Calif. to Cut Prison Inmates by 30,000

Calif. to Cut Prison Inmates by 30,000
— The Supreme Court on Monday narrowly endorsed reducing California’s cramped prison population by more than 30,000 inmates to fix sometimes deadly problems in medical care, ruling that federal judges retain enormous power to oversee troubled state prisons.
The court said in a 5-4 decision that the reduction is “required by the Constitution” to correct longstanding violations of inmates’ rights to adequate care for their mental and physical health. In 2009, the state’s prisons averaged nearly a death a week that might have been prevented or delayed with better medical care.
The order mandates a prison population of no more than 110,000 inmates, still far above the 80,000 the system was designed to hold.
There were more than 143,000 inmates in California’s 33 adult prisons as of May 11, so roughly 33,000 inmates will need to be transferred to other jurisdictions or released.
“The violations have persisted for years. They remain uncorrected,” Justice Anthony Kennedy, a California native, wrote for the court.
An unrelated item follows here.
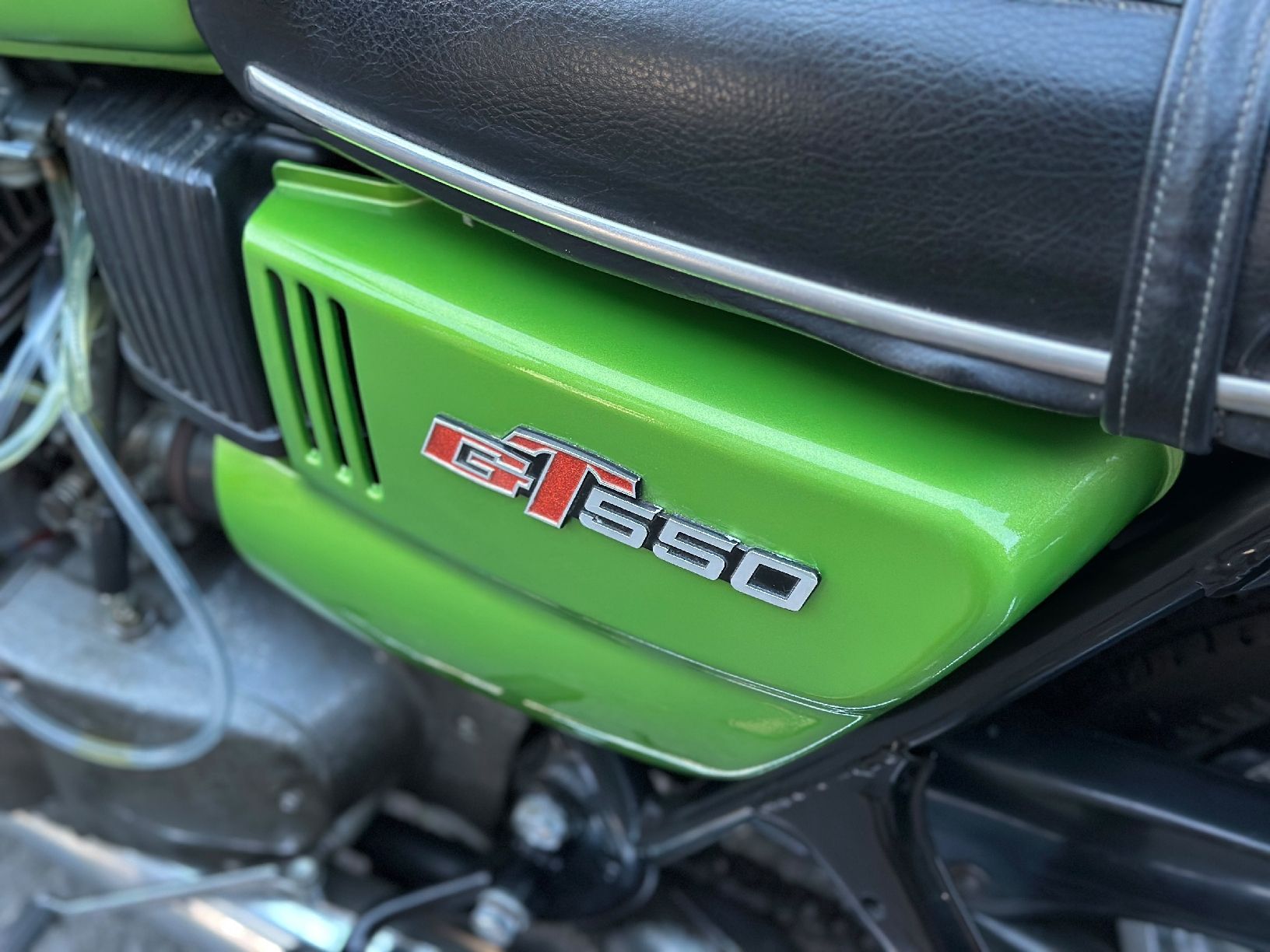 Scooters: Suzuki GT550 2Takt – D'occasion à Oberriet SG par Kraftrad 3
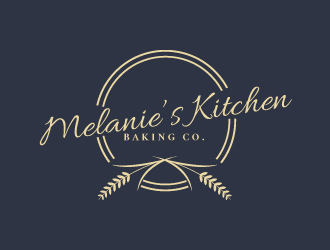 Melanies Kitchen logo design by savvyartstudio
The lawsuit challenging the adequacy of mental health care was filed in 1990.
To emphasize the conditions, Kennedy took the unusual step of including photos of overcrowding, including cages where mentally ill inmates were held while they awaited a bed.

The court’s four Democratic appointees joined with Kennedy in upholding a court order issued by three federal judges in California, all appointees of President Jimmy Carter.
Justice Antonin Scalia said in dissent that the court order is “perhaps the most radical injunction issued by a court in our nation’s history” and that it did not comply with the Prison Litigation Reform Act, a 15-year-old law intended to limit the discretion of judges in lawsuits over prison conditions.
Scalia, reading his dissent aloud Monday, said it would require the release of “the staggering number of 46,000 convicted felons.”
Scalia’s number, cited in legal filings, comes from a period in which the prison population was even higher.
Justice Clarence Thomas joined Scalia’s opinion, while Justice Samuel Alito wrote a separate dissent for himself and Chief Justice John Roberts.
Michael Bien, one of the lawyers representing inmates in the case, said, “The Supreme Court upheld an extraordinary remedy because conditions were so terrible.”